| Soal Seputar Bacaan |
1. Jawab pertanyaan berikut berdasarkan berita tentang Niger.
(a) Siapa nama duta besar Prancis yang disebut dalam berita itu?
(b) Berapa lama waktu yang diberikan kepada duta besar itu untuk meninggalkan Niger?
(c) Menurut pemerintahan militer, apa yang telah mereka cabut?
2. Salin persis bagian berita tentang Niger mulai dari "Para pengunjuk rasa" sampai dengan "militer negara tersebut.".

Para pengunjuk rasa membawa plakat dengan slogan-slogan anti-Prancis dan menuntut penarikan segera pasukan Prancis dari negara tersebut.
Mereka juga menyerukan pemecatan duta besar Prancis, Sylvain Itte, setelah diplomat tersebut pada Jumat lalu diberi waktu 48 jam untuk meninggalkan Niger oleh penguasa militer negara tersebut.
Itte didakwa mengabaikan undangan pertemuan di Kementerian Luar Negeri dan tindakan lain pemerintah Prancis yang dianggap bertentangan dengan kepentingan Niger.
Menanggapi perintah tersebut, Prancis mengeluarkan pernyataan melalui Kementerian Luar Negeri yang mengatakan “Para pelaku kudeta tidak memiliki wewenang untuk mengajukan permintaan ini, (dengan) persetujuan duta besar hanya berasal dari otoritas terpilih yang sah di Niger.”
Pemerintahan militer baru-baru ini mengatakan, mereka telah mencabut beberapa perjanjian militer yang ditandatangani Niger dengan Prancis, sebuah tindakan yang ditolak oleh Paris. Menurut Prancis, dilansir dari Anadolu, Senin, 28 Agustus 2023, para pemimpin militer tidak memiliki wewenang yang sah untuk melakukannya.

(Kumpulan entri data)
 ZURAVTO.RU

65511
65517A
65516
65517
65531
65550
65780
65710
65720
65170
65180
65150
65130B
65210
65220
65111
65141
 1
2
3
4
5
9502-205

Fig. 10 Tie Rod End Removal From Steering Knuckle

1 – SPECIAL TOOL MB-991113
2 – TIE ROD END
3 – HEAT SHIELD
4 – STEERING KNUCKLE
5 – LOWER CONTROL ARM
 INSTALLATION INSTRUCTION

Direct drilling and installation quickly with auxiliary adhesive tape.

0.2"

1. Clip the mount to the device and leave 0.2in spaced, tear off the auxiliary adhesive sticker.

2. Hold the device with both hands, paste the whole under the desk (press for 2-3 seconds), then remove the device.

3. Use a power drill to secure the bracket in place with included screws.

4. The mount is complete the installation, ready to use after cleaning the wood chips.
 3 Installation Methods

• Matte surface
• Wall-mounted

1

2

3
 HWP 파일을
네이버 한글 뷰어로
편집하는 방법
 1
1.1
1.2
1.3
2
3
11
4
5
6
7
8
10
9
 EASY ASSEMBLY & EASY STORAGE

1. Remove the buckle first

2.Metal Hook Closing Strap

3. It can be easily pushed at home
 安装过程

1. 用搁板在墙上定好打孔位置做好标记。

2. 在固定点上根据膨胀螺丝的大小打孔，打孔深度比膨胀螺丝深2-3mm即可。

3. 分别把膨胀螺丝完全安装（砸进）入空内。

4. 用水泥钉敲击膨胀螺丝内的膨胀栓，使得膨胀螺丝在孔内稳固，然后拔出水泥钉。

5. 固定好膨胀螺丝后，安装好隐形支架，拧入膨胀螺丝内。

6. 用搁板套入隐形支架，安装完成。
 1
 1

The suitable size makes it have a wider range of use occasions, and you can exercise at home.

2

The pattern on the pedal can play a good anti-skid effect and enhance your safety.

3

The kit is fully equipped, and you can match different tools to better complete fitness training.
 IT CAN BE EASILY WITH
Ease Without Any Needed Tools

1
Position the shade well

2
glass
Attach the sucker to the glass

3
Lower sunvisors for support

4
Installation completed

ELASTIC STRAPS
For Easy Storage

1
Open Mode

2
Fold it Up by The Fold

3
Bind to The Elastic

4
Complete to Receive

| Daftar Jawaban |
1.
(a) Sylvain Itte.
(b) 48 jam.
(c) Beberapa perjanjian militer yang ditandatangani Niger dengan Prancis.

2.
Para pengunjuk rasa membawa plakat dengan slogan-slogan anti-Prancis dan menuntut penarikan segera pasukan Prancis dari negara tersebut.
Mereka juga menyerukan pemecatan duta besar Prancis, Sylvain Itte, setelah diplomat tersebut pada Jumat lalu diberi waktu 48 jam untuk meninggalkan Niger oleh penguasa militer negara tersebut.